Thursday, December 26, 2019

Should Therapists Disclose that Patients Have Looked at Child Porn?

Today, the Supreme Court of CA decided, 4-3, that a legal challenge mounted by California therapists against a law requiring them to report patients who have admitted to viewing child pornography - in therapy - may proceed to trial.

The law in question, the Child Abuse and Neglect Reporting Act of 2014, appears benign in that it merely expands the list of "mandated reporters" of abuse and neglect; however, it lists 46 categories of "mandated reporters", many of which work in the therapeutic professions (including marriage counselors and drug and alcohol therapists) and listen to people who assume the information they provide is privileged. The definition of "child abuse" in the new law is very broad, and includes "sexual exploitation", which in turn covers any person who knowingly “downloads,” “streams,” or electronically “accesses” child pornography.

As the plaintiffs--therapists and counselors--argue, this broad disclosure requirement violates the patients'  constitutional rights to privacy. No one, including the plaintiffs, doubts that child pornography is a serious problem, both on the production and on the consumption side; nor do the plaintiffs argue that viewing child porn in itself is shielded from prosecution by a right to privacy. But discussing this kind of behavior with your therapist is a different matter.

> DATASET ENTRIES
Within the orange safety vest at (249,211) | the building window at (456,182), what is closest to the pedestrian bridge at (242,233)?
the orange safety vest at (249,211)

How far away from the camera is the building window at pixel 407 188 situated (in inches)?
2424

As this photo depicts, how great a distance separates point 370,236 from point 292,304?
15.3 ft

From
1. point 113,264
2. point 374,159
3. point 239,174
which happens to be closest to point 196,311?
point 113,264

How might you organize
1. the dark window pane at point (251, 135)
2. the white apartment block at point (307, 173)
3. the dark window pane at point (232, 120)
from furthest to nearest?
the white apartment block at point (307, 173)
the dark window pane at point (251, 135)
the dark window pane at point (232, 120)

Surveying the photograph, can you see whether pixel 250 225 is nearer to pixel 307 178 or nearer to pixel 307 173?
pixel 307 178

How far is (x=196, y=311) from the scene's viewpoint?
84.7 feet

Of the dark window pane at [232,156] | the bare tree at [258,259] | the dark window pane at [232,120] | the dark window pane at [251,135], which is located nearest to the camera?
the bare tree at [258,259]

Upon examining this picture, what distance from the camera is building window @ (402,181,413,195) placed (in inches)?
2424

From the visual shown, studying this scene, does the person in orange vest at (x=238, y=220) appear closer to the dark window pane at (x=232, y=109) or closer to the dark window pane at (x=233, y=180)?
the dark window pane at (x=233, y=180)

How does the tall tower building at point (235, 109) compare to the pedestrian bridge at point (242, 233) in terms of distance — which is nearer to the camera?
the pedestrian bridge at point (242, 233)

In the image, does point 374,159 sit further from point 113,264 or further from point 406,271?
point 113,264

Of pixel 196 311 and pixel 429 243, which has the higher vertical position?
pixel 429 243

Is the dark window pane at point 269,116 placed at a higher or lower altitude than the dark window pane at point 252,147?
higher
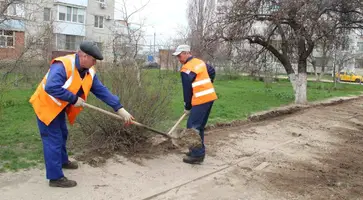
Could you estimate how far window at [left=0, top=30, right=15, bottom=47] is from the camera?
43.9ft

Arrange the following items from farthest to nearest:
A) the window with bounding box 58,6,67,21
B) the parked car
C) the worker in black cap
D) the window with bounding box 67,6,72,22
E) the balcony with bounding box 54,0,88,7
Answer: the parked car, the window with bounding box 67,6,72,22, the window with bounding box 58,6,67,21, the balcony with bounding box 54,0,88,7, the worker in black cap

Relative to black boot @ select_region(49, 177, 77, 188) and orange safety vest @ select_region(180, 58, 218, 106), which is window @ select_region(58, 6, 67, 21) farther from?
black boot @ select_region(49, 177, 77, 188)

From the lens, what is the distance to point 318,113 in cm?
1293

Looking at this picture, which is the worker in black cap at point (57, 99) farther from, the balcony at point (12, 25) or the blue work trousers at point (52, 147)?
the balcony at point (12, 25)

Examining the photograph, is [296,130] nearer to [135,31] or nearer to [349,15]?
[135,31]

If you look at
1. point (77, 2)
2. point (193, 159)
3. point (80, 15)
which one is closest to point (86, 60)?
point (193, 159)

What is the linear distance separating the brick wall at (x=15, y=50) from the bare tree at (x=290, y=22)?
713cm

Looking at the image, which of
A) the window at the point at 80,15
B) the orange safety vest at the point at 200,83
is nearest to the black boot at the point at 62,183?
the orange safety vest at the point at 200,83

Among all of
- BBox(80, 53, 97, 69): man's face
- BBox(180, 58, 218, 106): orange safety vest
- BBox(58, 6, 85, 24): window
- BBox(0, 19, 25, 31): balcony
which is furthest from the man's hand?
BBox(58, 6, 85, 24): window

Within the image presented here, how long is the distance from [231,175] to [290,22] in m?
10.3

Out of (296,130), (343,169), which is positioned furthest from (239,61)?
(343,169)

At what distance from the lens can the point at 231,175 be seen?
5551 millimetres

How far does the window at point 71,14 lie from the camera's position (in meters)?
39.5

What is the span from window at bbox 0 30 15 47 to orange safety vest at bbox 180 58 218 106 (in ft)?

> WORK REQUIRED
Retype the stretch of the blog post on therapists reporting child pornography viewing from "Should Therapists Disclose" through "proceed to trial.", keeping every word and punctuation mark unchanged.

> RESULT OF THE EXERCISE
Should Therapists Disclose that Patients Have Looked at Child Porn?

Today, the Supreme Court of CA decided, 4-3, that a legal challenge mounted by California therapists against a law requiring them to report patients who have admitted to viewing child pornography - in therapy - may proceed to trial.